Barad’s blog clearly positions media as both a product and an instrument of power. In contemporary society, media is not merely a mirror reflecting events it is a machine that manufactures consent, identity, and ideology. It determines what counts as “news,” which perspectives deserve amplification, and which are systematically marginalized.

Eric Liu’s “Civic Power” sharpens this understanding by conceptualizing power as “the capacity to make others do what you want.” He identifies six sources of civic power force, wealth, state action, norms, ideas, and numbers and observes that media operates through nearly all of them. Ownership structures convert wealth into narrative control; state alliances turn policy into propaganda; and repetition of norms sustains ideological stability.

This dynamic is echoed in Chomsky and Herman’s “Propaganda Model” (V3), which delineates five filters wnership, advertising, sourcing, flak, and ideology that determine which ideas reach the public sphere. Together, Liu and Chomsky demonstrate how media becomes the circulatory system of modern power: ideas are commodified, dissent is domesticated, and the illusion of choice is maintained.

My Observation:
Scrolling through social media, I notice how trending stories often follow predictable patterns celebrity controversies receive disproportionate visibility, while grassroots injustices remain invisible. The algorithms, far from being neutral, function as digital gatekeepers of ideology. We are made to believe we are freely choosing content, yet our attention is algorithmically engineered.
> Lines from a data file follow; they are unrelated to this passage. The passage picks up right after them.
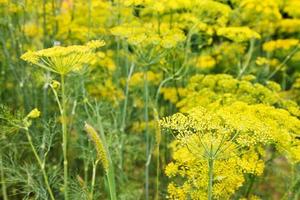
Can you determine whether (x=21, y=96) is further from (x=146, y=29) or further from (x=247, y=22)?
(x=247, y=22)

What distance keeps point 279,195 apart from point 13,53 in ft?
9.11

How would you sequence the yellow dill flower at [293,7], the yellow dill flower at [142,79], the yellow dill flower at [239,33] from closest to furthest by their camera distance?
the yellow dill flower at [239,33] < the yellow dill flower at [142,79] < the yellow dill flower at [293,7]

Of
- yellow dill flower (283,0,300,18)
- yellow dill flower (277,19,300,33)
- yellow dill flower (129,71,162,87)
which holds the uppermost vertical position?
yellow dill flower (283,0,300,18)

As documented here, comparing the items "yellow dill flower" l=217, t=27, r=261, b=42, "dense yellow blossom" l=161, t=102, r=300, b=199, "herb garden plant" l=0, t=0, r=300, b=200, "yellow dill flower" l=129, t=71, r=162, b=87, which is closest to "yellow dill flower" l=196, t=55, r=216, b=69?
"herb garden plant" l=0, t=0, r=300, b=200

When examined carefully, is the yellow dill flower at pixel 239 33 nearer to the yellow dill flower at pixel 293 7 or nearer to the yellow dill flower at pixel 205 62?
the yellow dill flower at pixel 205 62

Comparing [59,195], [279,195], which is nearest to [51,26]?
[59,195]

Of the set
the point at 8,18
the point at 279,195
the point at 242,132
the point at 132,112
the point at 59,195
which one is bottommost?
the point at 279,195

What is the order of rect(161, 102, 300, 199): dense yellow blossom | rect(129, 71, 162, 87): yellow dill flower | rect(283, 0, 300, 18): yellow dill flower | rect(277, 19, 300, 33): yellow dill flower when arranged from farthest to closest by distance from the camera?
rect(277, 19, 300, 33): yellow dill flower, rect(283, 0, 300, 18): yellow dill flower, rect(129, 71, 162, 87): yellow dill flower, rect(161, 102, 300, 199): dense yellow blossom

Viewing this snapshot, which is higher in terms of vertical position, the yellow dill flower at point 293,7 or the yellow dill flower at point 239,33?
the yellow dill flower at point 293,7

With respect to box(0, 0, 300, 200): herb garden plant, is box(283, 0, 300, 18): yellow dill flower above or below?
above

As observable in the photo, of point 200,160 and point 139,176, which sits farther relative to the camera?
point 139,176

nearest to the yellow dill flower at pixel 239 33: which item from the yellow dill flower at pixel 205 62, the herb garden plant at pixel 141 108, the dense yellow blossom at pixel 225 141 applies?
the herb garden plant at pixel 141 108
Barad’s central insight here is profoundly cultural: power today flows through visibility. To control what people see is to control what they believe. Thus, to study media critically is to understand the mechanics of social power itself.

2. The Role of Education: From Obedience to Inquiry

Barad’s discussion of the truly educated person radically redefines the very purpose of education. Conventional education, as we know it, privileges conformity, hierarchy, and memorization—it rewards obedience more than curiosity. But Barad, echoing Noam Chomsky’s philosophy in V5 (“What Is True Education”), argues that genuine education should cultivate independence of mind, creative inquiry, and moral courage.

Chomsky insists that “education is knowing how to find out for yourself.” This approach dismantles the idea of students as passive vessels of information and reimagines them as co-creators of knowledge. Education, therefore, becomes a liberatory process an act of resistance against intellectual domination.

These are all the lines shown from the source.